▶ _Extracted text_:
• • •

I would imagine that Stevie and the bunch do know music theory, but their reading skills are... er... compromised.

Charlie Parker reportedly had his own system of circles and lines that he developed and wrote in a note book he carried around. Most musicians who are any good, one way or another, figure out the nuts and bolts of their axe.
 
There is formal, book-learned theory...and then there is hands-on theory.
The minute you start to learn how to play, you ARE indirectly learning & using theory.
I'm not sure how much guys like Ray Charles had AFA book-learned theory...but, they sure learned hands-on theory better than most.
Plus...as you play with other musicians, you pick up on their knowledge...so after awhile you can be pretty good with knowing basic theory (like knowing what chords and which scales go with a particular key...etc)...
...but I doubt you could keep up with a typical, classically trained musician...theory-wise.

• • •

▶ _Raw records_:
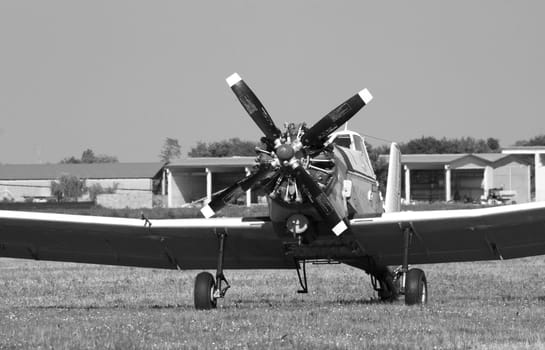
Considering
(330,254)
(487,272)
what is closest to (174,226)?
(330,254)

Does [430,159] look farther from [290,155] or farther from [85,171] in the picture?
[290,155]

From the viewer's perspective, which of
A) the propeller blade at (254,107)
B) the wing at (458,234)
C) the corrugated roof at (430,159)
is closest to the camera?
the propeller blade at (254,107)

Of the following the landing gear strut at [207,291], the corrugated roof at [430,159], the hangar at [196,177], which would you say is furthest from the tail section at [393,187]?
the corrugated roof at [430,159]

• • •

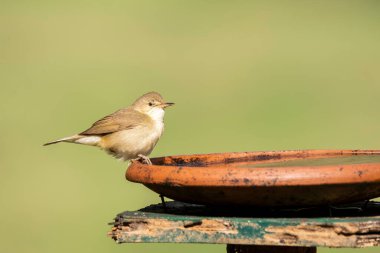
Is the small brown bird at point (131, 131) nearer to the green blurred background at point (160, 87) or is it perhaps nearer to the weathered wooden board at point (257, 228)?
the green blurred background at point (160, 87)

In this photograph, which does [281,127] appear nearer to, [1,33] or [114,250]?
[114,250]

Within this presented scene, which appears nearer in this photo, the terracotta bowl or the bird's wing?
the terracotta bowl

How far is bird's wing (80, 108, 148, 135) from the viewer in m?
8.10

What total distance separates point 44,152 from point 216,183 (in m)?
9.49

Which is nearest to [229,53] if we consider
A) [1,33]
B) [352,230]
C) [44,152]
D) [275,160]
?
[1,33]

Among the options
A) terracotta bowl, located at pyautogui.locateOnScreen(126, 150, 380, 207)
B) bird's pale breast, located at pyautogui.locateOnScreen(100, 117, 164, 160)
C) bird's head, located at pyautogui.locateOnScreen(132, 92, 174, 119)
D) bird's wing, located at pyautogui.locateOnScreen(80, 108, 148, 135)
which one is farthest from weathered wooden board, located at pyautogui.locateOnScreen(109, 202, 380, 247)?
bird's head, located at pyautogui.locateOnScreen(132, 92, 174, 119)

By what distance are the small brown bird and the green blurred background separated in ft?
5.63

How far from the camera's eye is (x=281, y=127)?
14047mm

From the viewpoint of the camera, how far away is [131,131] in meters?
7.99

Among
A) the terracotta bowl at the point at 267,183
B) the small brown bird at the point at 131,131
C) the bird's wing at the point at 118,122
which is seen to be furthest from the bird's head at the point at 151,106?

• • •

▶ _What to work on_:
Carry on the text about learning music theory from the point where it stops. The material is unrelated to the text about learning music theory.

▶ _Task output_:
Oh...and to do great productions these days...you only need to know three bits of DAW "theory"....
...cut, paste and undo. :laughings:
 
I'm assuming by "in-the-pocket" you mean popular. Can you name a few?

I have a theory that about 99% of good sounding bands know their music.

Not popular just tight and spot on when it comes to playing / singing / etc..
 
My DAW also has an undo-undo...so I can go many levels backward or as many levels foward.

[CTRL + Z]
[CTRL + A]

:D
 
Not popular just tight and spot on when it comes to playing / singing / etc..
So can you name a couple of those tight and spot on that don't know squat about theory?
 
Aw c'mon...you were still in diapers...there's no way you could get their musical prowess of that period! :D

;)
 
Generally people hate the popular music that came out when they were born.

I'd be happy if I could sing 1/100th as well as Paul Rogers.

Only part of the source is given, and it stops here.